» SUPPLIED DATA:
Segment Open

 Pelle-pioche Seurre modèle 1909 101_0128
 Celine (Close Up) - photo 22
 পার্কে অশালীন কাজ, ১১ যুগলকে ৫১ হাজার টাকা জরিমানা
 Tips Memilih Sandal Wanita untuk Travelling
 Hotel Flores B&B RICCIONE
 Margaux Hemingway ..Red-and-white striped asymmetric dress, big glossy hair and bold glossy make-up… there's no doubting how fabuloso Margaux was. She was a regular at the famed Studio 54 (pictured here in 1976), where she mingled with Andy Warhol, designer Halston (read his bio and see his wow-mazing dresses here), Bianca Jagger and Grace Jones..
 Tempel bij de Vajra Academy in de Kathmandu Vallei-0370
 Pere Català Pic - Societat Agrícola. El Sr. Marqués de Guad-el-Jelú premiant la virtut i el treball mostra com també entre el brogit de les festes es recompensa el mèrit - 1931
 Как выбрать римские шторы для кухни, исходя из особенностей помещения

Segment Closed
Segment Open

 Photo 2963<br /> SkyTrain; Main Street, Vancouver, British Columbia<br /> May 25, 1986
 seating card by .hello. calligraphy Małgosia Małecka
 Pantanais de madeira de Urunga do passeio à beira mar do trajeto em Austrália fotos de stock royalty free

Segment Closed

» WHAT NEEDS TO BE DONE:
As listed above, the lines from the line with "seating card by" to the line with "Pantanais de madeira" are to be echoed exactly, with both ends included and nothing added.

» EXERCISE RESULT:
 seating card by .hello. calligraphy Małgosia Małecka
 Pantanais de madeira de Urunga do passeio à beira mar do trajeto em Austrália fotos de stock royalty free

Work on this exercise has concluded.